Some students might already possess these skills. If so, they will enjoy sharing their expertise with others.

Money Management

  • Create and keep to a monthly budget.
  • Plan future large expenditures, such as saving for a car within six months.
  • Understanding pension plans and other retirement plans.
  • Understand and calculate interest rates associated with a mortgage or car payment.
  • Understanding credit card debt, including interest rates and annual fees. 

Home Management

  • Simple repairs and upkeep. Changing home AC filters, for example.
  • Creating a home tool kit checklist.
  • How to find a reputable plumber, electrician, or handyperson.
  • Fueling a car, checking the oil level, and replacing a blown tire.
  • Essential first aid.
  • Emergency preparedness and local evacuation plans.
  • Child care.
  • Sewing a straight line and a simple hand stitch. 


  • Filling out an application for a job or a scholarship.
  • Resume creation and updates.
  • Filing taxes.
  • Writing professional letters or emails.

Hygiene, Health, and Personal Appearance

  • Home cleanliness, including sanitizing bathrooms and kitchens.
  • Laundry and ironing clothing and other materials such as bedding.
  • Clothing choices for such events as job interviews.
  • Public speaking, including speaking with doctors and dentists.

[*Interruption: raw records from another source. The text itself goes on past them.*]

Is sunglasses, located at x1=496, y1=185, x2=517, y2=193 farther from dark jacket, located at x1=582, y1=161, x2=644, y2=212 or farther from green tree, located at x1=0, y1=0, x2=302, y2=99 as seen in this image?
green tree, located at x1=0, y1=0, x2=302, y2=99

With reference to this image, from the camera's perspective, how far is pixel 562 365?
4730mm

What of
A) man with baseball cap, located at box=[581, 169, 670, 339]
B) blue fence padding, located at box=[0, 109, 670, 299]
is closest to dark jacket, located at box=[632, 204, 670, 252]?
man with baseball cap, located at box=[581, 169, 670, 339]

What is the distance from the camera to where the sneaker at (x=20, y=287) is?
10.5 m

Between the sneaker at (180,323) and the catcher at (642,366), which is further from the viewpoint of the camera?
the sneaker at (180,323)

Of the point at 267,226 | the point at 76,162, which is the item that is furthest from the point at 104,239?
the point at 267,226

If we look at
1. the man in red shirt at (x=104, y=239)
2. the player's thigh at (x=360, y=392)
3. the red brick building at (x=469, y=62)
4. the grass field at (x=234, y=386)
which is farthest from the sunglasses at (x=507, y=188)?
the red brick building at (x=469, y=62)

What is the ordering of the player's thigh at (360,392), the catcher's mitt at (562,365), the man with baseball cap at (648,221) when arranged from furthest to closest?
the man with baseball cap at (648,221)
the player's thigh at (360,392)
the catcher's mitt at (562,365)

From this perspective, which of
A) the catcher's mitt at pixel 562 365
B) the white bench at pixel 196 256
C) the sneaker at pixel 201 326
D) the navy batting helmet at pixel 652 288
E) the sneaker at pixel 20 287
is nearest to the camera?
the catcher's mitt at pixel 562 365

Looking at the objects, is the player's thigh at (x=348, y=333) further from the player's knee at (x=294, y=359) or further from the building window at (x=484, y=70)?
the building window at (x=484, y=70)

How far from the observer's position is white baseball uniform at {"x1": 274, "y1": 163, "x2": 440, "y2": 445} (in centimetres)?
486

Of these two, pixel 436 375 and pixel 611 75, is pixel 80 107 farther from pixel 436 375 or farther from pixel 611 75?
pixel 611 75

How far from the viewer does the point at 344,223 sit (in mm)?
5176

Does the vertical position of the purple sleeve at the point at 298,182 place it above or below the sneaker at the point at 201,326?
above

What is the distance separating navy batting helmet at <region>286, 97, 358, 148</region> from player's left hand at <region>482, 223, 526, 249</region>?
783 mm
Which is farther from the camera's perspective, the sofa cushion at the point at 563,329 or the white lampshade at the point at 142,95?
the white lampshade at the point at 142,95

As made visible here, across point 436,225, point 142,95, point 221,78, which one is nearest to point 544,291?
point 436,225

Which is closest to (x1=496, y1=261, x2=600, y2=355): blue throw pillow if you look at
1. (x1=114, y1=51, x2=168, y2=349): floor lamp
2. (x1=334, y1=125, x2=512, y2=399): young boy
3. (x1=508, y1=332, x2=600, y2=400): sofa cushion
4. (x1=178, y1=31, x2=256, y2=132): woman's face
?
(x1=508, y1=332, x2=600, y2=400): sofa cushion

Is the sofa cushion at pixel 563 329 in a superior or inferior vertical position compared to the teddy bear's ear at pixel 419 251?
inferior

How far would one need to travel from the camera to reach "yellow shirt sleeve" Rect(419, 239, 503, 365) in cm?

General Note for Educators

We can't possibly cover every eventuality that students will face. The most important skill that our students will need is the ability to learn for themselves and be confident in the skills that they do have.

An additional subject or overarching theme to teach students is that the internet offers advice and information about everything under the sun. But our students will need to be able to evaluate this information and decide what is reliable and what is not. 

A Final Word

Around 70% of our students will go on to college. This may allow some of them to defer decisions that they will have to make, such as choosing a career right away or purchasing a house. But they will have to face them someday, and with a home economics course, we can help them thrive as they enter the adult world.